▶ What is required: Return the full passage on Ouk Ket and the Khmer Rouge letters word for word.

▶ Selected passage:
++++

The first is Ouk Ket, a Cambodian diplomat who returned to Phnom Penh to help rebuild his war-shattered country in 1977 – a time when it was not yet clear how the newly victorious Khmer Rouge would rule the country. The 30-year-old diplomat, who had served in Africa, had received a typewritten letter from the Democratic Kampuchea embassy in Beijing addressing him as “Beloved Comrade.”
“The Ministry has decided to ask you to come back to Cambodia,” it said.
The letter sent to Ket, a royalist and not a communist, was one of hundreds sent to Cambodian diplomats and intellectuals around the world inviting them to help rebuild their homeland. As Carmichael describes it, the letters seemed benign, but “in truth they were a ruse.”
Targeting “hidden enemies”
The ultra-Maoist Khmer Rouge leaders were convinced at the time that their enemies were hidden everywhere, even within their own ranks. They murdered everyone they could find who had served the previous government. And now their purges were sweeping through the new communist ruling class.
But Ket didn’t believe the many refugee stories of massacres and slave labor that had begun to reach the outside world. He was convinced that the Khmer Rouge leaders were hard-working patriots. Cambodians wouldn’t kill Cambodians, in Ket’s view.

++++

▶ Provided information:
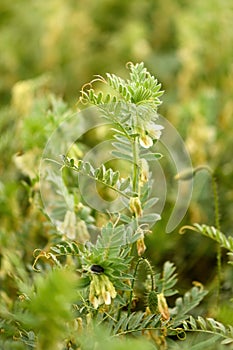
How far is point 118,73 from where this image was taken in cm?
125

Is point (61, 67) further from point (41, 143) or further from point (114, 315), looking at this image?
point (114, 315)

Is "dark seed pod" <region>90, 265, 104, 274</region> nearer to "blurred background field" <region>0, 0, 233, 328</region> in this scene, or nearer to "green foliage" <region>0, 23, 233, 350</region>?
"green foliage" <region>0, 23, 233, 350</region>

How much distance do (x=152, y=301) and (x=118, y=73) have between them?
2.51ft

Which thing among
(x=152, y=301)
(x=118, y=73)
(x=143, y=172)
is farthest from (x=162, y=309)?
(x=118, y=73)

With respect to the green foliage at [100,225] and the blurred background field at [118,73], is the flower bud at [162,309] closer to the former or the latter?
the green foliage at [100,225]

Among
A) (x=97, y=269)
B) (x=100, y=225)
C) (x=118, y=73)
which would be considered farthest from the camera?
(x=118, y=73)

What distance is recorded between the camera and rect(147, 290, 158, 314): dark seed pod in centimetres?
56

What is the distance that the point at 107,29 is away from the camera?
1426 mm

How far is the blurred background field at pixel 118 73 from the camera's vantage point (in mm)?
769

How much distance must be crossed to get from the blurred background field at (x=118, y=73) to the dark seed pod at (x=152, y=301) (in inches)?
6.8

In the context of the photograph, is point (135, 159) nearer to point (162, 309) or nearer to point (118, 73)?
point (162, 309)

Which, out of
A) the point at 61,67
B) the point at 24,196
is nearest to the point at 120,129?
the point at 24,196

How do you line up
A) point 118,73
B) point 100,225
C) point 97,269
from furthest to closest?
point 118,73, point 100,225, point 97,269

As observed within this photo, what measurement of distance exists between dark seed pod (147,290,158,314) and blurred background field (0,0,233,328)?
0.17 metres
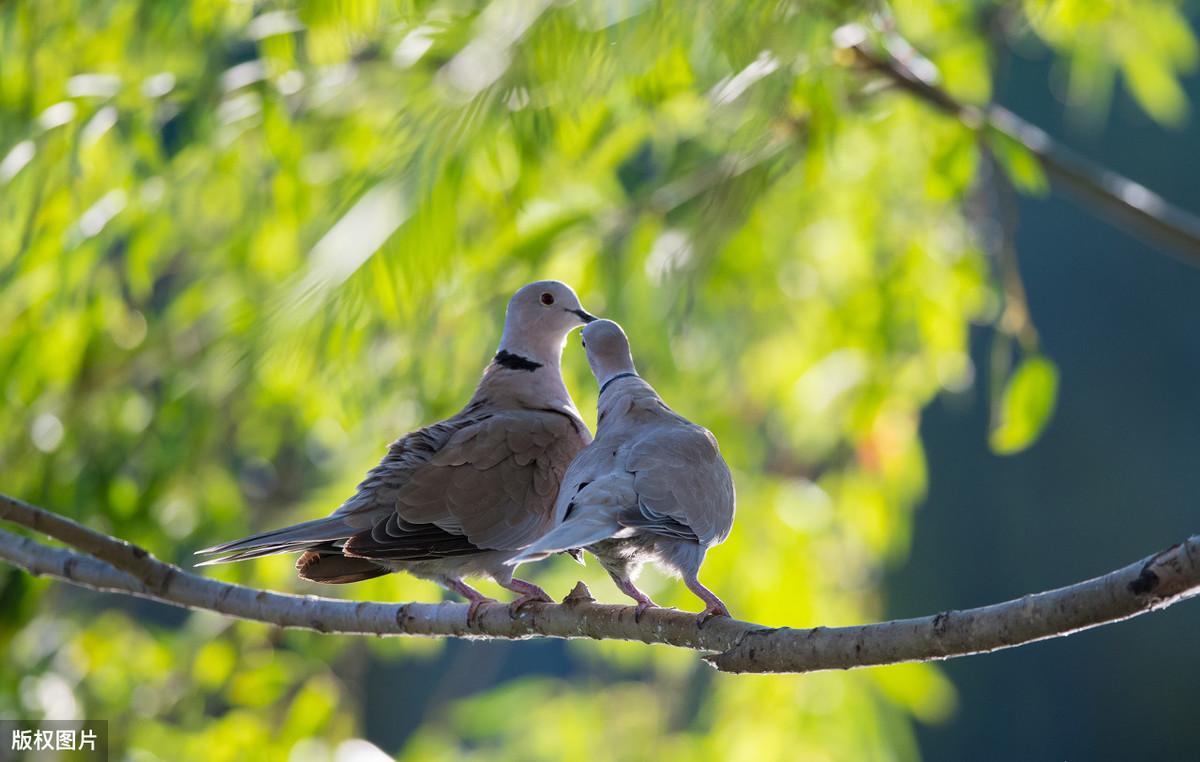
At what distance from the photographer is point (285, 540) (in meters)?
1.35

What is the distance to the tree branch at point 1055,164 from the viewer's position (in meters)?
2.36

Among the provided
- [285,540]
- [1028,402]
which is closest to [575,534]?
[285,540]

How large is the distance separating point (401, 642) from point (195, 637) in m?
0.72

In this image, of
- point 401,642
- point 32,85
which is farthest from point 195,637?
point 32,85

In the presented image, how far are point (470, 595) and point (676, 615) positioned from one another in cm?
45

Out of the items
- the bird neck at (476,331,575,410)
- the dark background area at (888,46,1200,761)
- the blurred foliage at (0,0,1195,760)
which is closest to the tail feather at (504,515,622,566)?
the bird neck at (476,331,575,410)

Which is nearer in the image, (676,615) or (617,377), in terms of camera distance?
(676,615)

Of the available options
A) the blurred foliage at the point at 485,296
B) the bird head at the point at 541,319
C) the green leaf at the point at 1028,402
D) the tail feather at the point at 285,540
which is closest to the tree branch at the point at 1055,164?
the blurred foliage at the point at 485,296

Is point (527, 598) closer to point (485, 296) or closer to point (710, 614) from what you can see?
point (710, 614)

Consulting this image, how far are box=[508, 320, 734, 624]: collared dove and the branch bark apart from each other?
4 cm

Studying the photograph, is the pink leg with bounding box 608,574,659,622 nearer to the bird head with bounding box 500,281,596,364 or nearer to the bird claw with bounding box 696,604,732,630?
the bird claw with bounding box 696,604,732,630

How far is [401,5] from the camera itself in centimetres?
162

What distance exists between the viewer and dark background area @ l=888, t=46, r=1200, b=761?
6227mm

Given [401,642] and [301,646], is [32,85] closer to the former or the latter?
[301,646]
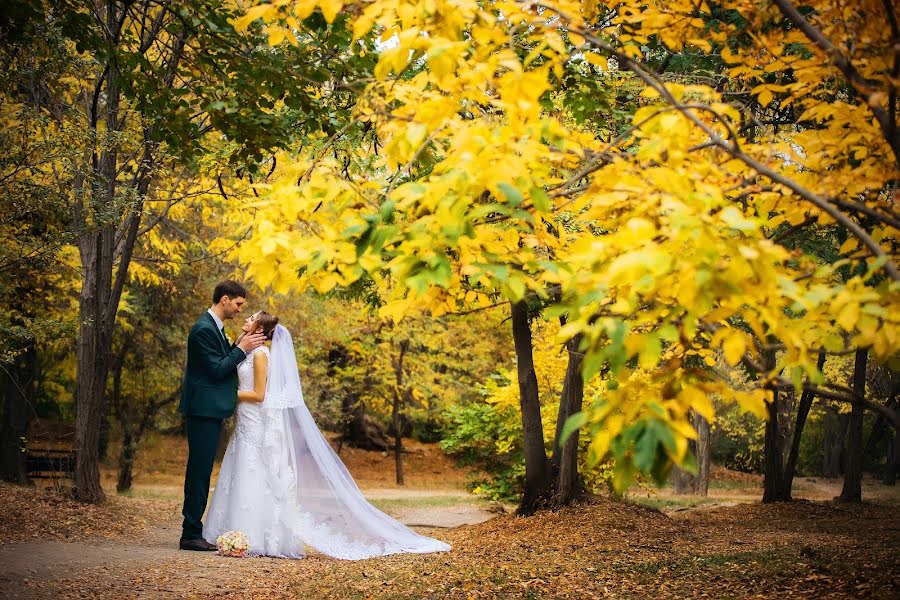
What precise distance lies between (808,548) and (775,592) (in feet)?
5.54

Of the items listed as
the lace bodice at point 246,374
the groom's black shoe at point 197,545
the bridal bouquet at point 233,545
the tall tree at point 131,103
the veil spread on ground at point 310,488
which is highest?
the tall tree at point 131,103

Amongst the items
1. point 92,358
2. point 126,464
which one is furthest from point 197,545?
point 126,464

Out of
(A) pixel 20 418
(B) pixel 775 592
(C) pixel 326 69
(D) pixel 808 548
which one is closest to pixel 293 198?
(C) pixel 326 69

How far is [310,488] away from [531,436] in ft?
12.4

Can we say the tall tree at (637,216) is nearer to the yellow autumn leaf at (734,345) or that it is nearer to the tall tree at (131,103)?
the yellow autumn leaf at (734,345)

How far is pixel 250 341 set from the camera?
729cm

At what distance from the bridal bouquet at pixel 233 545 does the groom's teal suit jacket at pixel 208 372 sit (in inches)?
41.6

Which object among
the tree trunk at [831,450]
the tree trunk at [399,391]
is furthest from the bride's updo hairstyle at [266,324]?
the tree trunk at [831,450]

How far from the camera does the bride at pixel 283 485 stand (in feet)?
22.9

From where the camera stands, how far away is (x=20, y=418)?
1502 cm

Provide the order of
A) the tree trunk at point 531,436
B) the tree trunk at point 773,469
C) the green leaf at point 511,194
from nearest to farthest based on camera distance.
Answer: the green leaf at point 511,194, the tree trunk at point 531,436, the tree trunk at point 773,469

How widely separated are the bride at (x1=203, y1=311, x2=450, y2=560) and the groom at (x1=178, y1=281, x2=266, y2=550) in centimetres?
20

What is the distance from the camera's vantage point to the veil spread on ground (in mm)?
7082

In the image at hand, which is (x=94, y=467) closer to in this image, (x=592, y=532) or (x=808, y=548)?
(x=592, y=532)
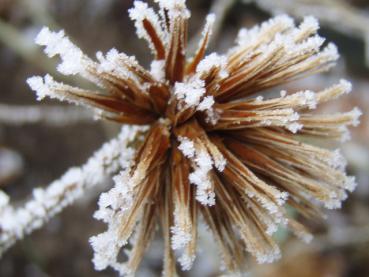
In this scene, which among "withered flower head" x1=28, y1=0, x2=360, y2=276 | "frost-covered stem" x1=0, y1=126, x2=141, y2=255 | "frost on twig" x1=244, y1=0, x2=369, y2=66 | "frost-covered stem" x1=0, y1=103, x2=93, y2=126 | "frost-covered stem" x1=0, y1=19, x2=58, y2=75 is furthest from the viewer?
"frost-covered stem" x1=0, y1=19, x2=58, y2=75

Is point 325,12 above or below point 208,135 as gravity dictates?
above

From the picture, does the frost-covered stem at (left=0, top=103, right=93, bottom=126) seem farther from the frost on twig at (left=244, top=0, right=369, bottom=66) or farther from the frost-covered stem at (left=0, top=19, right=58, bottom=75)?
the frost on twig at (left=244, top=0, right=369, bottom=66)

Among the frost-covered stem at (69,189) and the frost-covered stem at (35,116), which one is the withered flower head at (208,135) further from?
the frost-covered stem at (35,116)

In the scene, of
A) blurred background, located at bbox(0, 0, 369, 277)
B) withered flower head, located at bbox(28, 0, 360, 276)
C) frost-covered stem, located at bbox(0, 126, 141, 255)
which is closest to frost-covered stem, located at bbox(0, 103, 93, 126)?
blurred background, located at bbox(0, 0, 369, 277)

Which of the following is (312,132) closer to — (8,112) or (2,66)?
(8,112)

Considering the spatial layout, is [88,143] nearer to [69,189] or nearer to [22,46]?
[22,46]

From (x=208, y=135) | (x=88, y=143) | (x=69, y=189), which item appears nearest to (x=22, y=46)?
(x=88, y=143)

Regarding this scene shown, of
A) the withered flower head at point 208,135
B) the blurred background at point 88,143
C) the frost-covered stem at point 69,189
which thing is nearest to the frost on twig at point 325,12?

++++

▶ Answer to this task:
The first is Ouk Ket, a Cambodian diplomat who returned to Phnom Penh to help rebuild his war-shattered country in 1977 – a time when it was not yet clear how the newly victorious Khmer Rouge would rule the country. The 30-year-old diplomat, who had served in Africa, had received a typewritten letter from the Democratic Kampuchea embassy in Beijing addressing him as “Beloved Comrade.”
“The Ministry has decided to ask you to come back to Cambodia,” it said.
The letter sent to Ket, a royalist and not a communist, was one of hundreds sent to Cambodian diplomats and intellectuals around the world inviting them to help rebuild their homeland. As Carmichael describes it, the letters seemed benign, but “in truth they were a ruse.”
Targeting “hidden enemies”
The ultra-Maoist Khmer Rouge leaders were convinced at the time that their enemies were hidden everywhere, even within their own ranks. They murdered everyone they could find who had served the previous government. And now their purges were sweeping through the new communist ruling class.
But Ket didn’t believe the many refugee stories of massacres and slave labor that had begun to reach the outside world. He was convinced that the Khmer Rouge leaders were hard-working patriots. Cambodians wouldn’t kill Cambodians, in Ket’s view.